The Receiver want Kaplan to compensate RVG for damages in the range of $100 million caused by his Malpractice / Negligence / Fiduciary Breach of Duty / Aiding and Abetting Fiduciary Breach of Duty.
Right. OK, thanks. Damages. It appears to be a straight forward tort claim not an action for disgorgment based on fraudulent transfer.
Normally it should have been straight forward. But the facts supporting the claim seem to be incomplete and vague. You can try to analyse them yourself?
* “Kaplan knew or should have known” is a legal conclusion without any direct supporting arguments. The facts are missing or extremely vague.
“Normal practice”
* Writing a FAQ can’t be seen as a type of malpractice in itself.
* Answering email questions seems to be quite a normal practice.
* Participating in 2 leadership calls seems to be normal practice.
* Use of name is normal practice. The opposite would be to participate in those two leadership calls as “anonymous tax attorney” or. “Mr. X”.
“The substance”
* Kaplan advised that Affiliates should use IRS Schedule C (“Profit or Loss from Business”) to record their income, making no mention of the fact that they should use IRS Schedule D (“Capital Gains and Losses”).
That point is backed up by a legal conclusion with few supporting arguments. It’s impossible to identify whether it is a potential malpractice or a normal practice based on the information in the complaint.
There are some other arguments related to that same point, e.g. an argument that Kaplan candidly could have disclosed to the affiliates that the income from ZeekRewards would be taxed as “Capital Gains”.
Paragraphs 31 through 39 in the Complaint repeat 7 times that “Kaplan knew or should have known”.
Simply stating that people knew or should have known isn’t enough. It must be supported by something, e.g. the type of information Kaplan had access to as a part of his work for RVG.
* There’s no factual arguments pointing to what Kaplan actually could have known in February 2012, the relevant time period for the stated actions or omissions.
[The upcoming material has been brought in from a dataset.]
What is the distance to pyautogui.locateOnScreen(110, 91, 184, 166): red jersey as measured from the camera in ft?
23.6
* Most arguments about malpractice appears to be about quite normal practice for a tax attorney.
* “Schedule C” appears to be the correct solution based on IRS rules. The logical reasoning for why “Schedule D” should be more correct doesn’t refer to any valid tax logic.
It will be impossible for a court to determine anything here. The arguments may look valid enough, but that’s all.
Err,
umm,
it’s a “complaint” not the sum total of the receivers’ argument/s
Further, “knew or should have known” is a completely acceptable term and doesn’t require expanding in the complaint
here’s stalking coach van some more in his adventure across the world. he has several FB pages and the moment i copy paste from one, he stops posting there and runs off to a different page. ha, caught him again!
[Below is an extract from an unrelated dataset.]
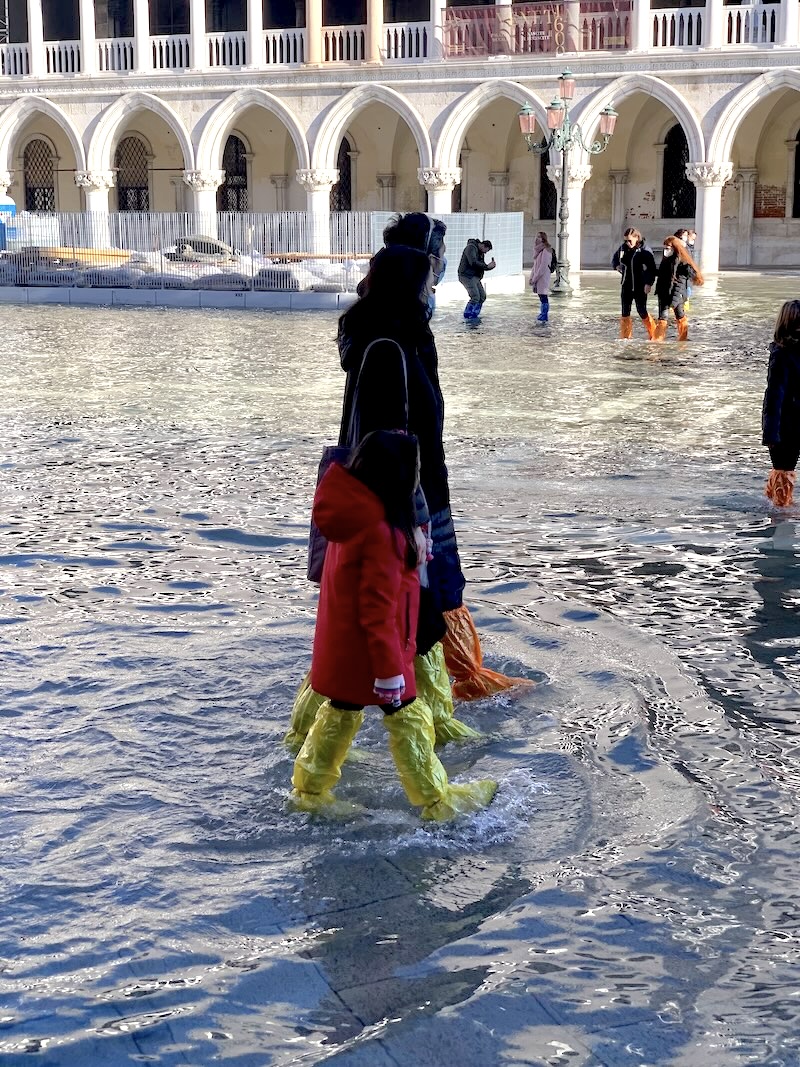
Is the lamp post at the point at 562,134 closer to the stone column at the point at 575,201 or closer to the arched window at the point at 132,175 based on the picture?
A: the stone column at the point at 575,201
this guy is really high on his ponzi tripping!
yes, and then coach van went to korea too.
however, what will interest the sheriff of cumberland county, north carolina is that fayetteville’s little boy has finally Come Home!
go get him sheriff!
see that, he’s ‘ready to leave again’! he should be ‘served’ with whatever documents need to be served on him, before he takes off again. this guy has travelling chakras under his feet.